[SET TASK] Reproduce the entire listing word for word.

[Data extracted from a collection]

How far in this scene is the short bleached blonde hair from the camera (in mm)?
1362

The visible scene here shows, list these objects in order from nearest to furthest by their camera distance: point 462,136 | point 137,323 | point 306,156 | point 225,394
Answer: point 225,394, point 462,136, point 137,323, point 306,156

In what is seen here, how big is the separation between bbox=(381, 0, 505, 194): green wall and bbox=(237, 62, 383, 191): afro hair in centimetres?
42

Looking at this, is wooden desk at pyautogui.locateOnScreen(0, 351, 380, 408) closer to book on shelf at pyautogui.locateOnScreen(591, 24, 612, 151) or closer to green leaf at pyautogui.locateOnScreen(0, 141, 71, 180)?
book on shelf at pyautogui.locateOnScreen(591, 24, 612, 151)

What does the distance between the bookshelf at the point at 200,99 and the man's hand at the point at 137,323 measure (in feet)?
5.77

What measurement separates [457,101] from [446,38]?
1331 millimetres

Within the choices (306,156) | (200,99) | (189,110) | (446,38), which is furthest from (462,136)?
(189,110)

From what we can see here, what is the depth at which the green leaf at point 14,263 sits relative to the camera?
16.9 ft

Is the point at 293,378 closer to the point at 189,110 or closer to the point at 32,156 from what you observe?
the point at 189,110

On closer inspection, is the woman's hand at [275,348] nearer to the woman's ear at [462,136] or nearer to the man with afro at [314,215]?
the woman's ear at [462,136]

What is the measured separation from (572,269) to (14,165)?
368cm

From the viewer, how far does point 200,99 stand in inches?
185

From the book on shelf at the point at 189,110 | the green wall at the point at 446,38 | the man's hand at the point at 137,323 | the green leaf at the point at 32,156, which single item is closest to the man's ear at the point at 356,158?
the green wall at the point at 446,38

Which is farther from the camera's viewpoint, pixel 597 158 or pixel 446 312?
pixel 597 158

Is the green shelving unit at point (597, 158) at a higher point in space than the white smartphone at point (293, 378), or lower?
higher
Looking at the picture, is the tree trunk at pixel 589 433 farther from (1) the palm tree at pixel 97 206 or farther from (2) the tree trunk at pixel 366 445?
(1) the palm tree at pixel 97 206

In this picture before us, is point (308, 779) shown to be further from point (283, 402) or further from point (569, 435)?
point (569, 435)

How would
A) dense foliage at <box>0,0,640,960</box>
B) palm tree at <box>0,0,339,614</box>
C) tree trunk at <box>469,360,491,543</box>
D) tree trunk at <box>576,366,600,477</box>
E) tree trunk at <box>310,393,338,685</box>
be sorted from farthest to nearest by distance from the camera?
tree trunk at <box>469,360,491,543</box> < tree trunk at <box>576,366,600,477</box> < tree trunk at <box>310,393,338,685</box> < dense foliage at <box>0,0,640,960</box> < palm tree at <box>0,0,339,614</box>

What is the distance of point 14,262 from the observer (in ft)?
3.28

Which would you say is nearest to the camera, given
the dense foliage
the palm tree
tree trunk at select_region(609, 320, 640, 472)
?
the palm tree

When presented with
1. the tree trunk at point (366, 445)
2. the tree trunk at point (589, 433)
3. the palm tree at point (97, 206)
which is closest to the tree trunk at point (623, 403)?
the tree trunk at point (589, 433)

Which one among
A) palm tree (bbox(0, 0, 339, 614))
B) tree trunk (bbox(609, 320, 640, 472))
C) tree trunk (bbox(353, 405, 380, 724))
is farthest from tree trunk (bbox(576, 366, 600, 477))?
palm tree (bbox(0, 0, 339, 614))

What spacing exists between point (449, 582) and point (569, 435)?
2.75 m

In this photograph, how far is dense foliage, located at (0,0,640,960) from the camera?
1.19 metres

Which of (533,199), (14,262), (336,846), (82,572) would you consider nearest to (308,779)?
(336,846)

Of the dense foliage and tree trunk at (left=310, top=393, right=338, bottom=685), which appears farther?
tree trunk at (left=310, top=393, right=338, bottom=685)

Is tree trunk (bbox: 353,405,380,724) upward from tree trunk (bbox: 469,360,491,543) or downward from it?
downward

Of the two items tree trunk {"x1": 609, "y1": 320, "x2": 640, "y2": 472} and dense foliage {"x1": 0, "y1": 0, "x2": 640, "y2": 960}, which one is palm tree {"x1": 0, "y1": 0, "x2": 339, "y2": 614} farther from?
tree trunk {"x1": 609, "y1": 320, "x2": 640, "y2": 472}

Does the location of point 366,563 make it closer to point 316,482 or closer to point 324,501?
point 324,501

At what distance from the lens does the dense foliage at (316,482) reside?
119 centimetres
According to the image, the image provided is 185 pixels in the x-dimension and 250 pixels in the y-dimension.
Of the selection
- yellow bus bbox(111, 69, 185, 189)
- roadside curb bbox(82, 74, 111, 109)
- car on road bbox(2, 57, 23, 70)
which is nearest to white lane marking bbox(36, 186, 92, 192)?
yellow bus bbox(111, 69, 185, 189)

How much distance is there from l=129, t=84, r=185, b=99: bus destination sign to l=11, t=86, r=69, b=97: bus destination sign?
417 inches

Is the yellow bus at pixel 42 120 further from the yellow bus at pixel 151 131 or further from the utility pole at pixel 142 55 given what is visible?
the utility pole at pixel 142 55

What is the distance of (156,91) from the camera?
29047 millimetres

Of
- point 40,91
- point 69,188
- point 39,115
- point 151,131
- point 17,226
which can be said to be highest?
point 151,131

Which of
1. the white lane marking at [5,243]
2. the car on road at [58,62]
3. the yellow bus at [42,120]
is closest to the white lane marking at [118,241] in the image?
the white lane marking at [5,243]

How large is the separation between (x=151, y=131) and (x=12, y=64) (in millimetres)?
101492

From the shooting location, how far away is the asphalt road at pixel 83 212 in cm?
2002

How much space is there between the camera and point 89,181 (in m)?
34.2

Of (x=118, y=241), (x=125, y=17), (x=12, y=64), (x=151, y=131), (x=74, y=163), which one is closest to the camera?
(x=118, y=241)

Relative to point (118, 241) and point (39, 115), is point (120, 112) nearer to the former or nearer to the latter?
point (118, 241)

[PROBLEM SOLUTION]
How far in this scene is the short bleached blonde hair from the camera (in mm)?
1362

The visible scene here shows, list these objects in order from nearest to furthest by their camera distance: point 462,136 | point 137,323 | point 306,156 | point 225,394
Answer: point 225,394, point 462,136, point 137,323, point 306,156

In what is seen here, how big is the separation between bbox=(381, 0, 505, 194): green wall and bbox=(237, 62, 383, 191): afro hair in centimetres?
42

Looking at this, is wooden desk at pyautogui.locateOnScreen(0, 351, 380, 408) closer to book on shelf at pyautogui.locateOnScreen(591, 24, 612, 151) or closer to green leaf at pyautogui.locateOnScreen(0, 141, 71, 180)?
book on shelf at pyautogui.locateOnScreen(591, 24, 612, 151)

What does the distance between the bookshelf at the point at 200,99 and the man's hand at the point at 137,323 measure (in feet)?
5.77

What measurement separates [457,101] from [446,38]?
1331 millimetres

Within the choices (306,156) | (200,99) | (189,110) | (446,38), which is furthest from (462,136)?
(189,110)

From what we can see here, what is the depth at which the green leaf at point 14,263 sits relative to the camera?
16.9 ft

Is the point at 293,378 closer to the point at 189,110 or closer to the point at 32,156 from what you observe?
the point at 189,110

On closer inspection, is the woman's hand at [275,348] nearer to the woman's ear at [462,136] or nearer to the man with afro at [314,215]?
the woman's ear at [462,136]

What is the measured separation from (572,269) to (14,165)?
368cm

From the viewer, how far does point 200,99 stand in inches?
185

From the book on shelf at the point at 189,110 | the green wall at the point at 446,38 | the man's hand at the point at 137,323 | the green leaf at the point at 32,156, which single item is closest to the man's ear at the point at 356,158?
the green wall at the point at 446,38

Which is farther from the camera's viewpoint, pixel 597 158 or pixel 446 312?
pixel 597 158

Is the green shelving unit at point (597, 158) at a higher point in space than the white smartphone at point (293, 378), or lower?
higher
Looking at the picture, is the tree trunk at pixel 589 433 farther from (1) the palm tree at pixel 97 206 or farther from (2) the tree trunk at pixel 366 445?
(1) the palm tree at pixel 97 206

In this picture before us, is point (308, 779) shown to be further from point (283, 402) or further from point (569, 435)?
point (569, 435)

How would
A) dense foliage at <box>0,0,640,960</box>
B) palm tree at <box>0,0,339,614</box>
C) tree trunk at <box>469,360,491,543</box>
D) tree trunk at <box>576,366,600,477</box>
E) tree trunk at <box>310,393,338,685</box>
be sorted from farthest to nearest by distance from the camera?
tree trunk at <box>469,360,491,543</box> < tree trunk at <box>576,366,600,477</box> < tree trunk at <box>310,393,338,685</box> < dense foliage at <box>0,0,640,960</box> < palm tree at <box>0,0,339,614</box>

What is the distance of point 14,262 from the observer (in ft)?
3.28

Which would you say is nearest to the camera, given
the dense foliage
the palm tree
tree trunk at select_region(609, 320, 640, 472)
?
the palm tree

When presented with
1. the tree trunk at point (366, 445)
2. the tree trunk at point (589, 433)
3. the palm tree at point (97, 206)
which is closest to the tree trunk at point (623, 403)?
the tree trunk at point (589, 433)

Which one among
A) palm tree (bbox(0, 0, 339, 614))
B) tree trunk (bbox(609, 320, 640, 472))
C) tree trunk (bbox(353, 405, 380, 724))
is farthest from tree trunk (bbox(576, 366, 600, 477))?
palm tree (bbox(0, 0, 339, 614))

What spacing exists between point (449, 582) and point (569, 435)?
2.75 m

In this photograph, how far is dense foliage, located at (0,0,640,960) from the camera?
1.19 metres

Which of (533,199), (14,262), (336,846), (82,572) would you consider nearest to (308,779)?
(336,846)

Of the dense foliage and tree trunk at (left=310, top=393, right=338, bottom=685), which appears farther?
tree trunk at (left=310, top=393, right=338, bottom=685)

Is tree trunk (bbox: 353,405,380,724) upward from tree trunk (bbox: 469,360,491,543) or downward from it?
downward

Of the two items tree trunk {"x1": 609, "y1": 320, "x2": 640, "y2": 472} and dense foliage {"x1": 0, "y1": 0, "x2": 640, "y2": 960}, which one is palm tree {"x1": 0, "y1": 0, "x2": 339, "y2": 614} farther from?
tree trunk {"x1": 609, "y1": 320, "x2": 640, "y2": 472}

Does the location of point 366,563 make it closer to point 316,482 or closer to point 324,501?
point 324,501

At what distance from the lens does the dense foliage at (316,482) reside?
119 centimetres
According to the image, the image provided is 185 pixels in the x-dimension and 250 pixels in the y-dimension.
Of the selection
- yellow bus bbox(111, 69, 185, 189)
- roadside curb bbox(82, 74, 111, 109)
- car on road bbox(2, 57, 23, 70)
which is nearest to white lane marking bbox(36, 186, 92, 192)?
yellow bus bbox(111, 69, 185, 189)

How much distance is there from l=129, t=84, r=185, b=99: bus destination sign to l=11, t=86, r=69, b=97: bus destination sign?
417 inches

Is the yellow bus at pixel 42 120 further from the yellow bus at pixel 151 131 or further from the utility pole at pixel 142 55 given what is visible?
the utility pole at pixel 142 55

What is the distance of (156,91) from the camera?
29047 millimetres

Of
- point 40,91
- point 69,188
- point 39,115
- point 151,131
- point 17,226
which can be said to be highest?
point 151,131

Which of
1. the white lane marking at [5,243]
2. the car on road at [58,62]
3. the yellow bus at [42,120]
is closest to the white lane marking at [118,241] in the image?
the white lane marking at [5,243]

How large is the separation between (x=151, y=131) and (x=12, y=64) (in millimetres)?
101492

From the shooting location, how far away is the asphalt road at pixel 83 212 in cm?
2002

How much space is there between the camera and point 89,181 (in m)?
34.2

Of (x=118, y=241), (x=125, y=17), (x=12, y=64), (x=151, y=131), (x=74, y=163), which one is closest to the camera?
(x=118, y=241)

Relative to point (118, 241) and point (39, 115), is point (120, 112) nearer to the former or nearer to the latter?
point (118, 241)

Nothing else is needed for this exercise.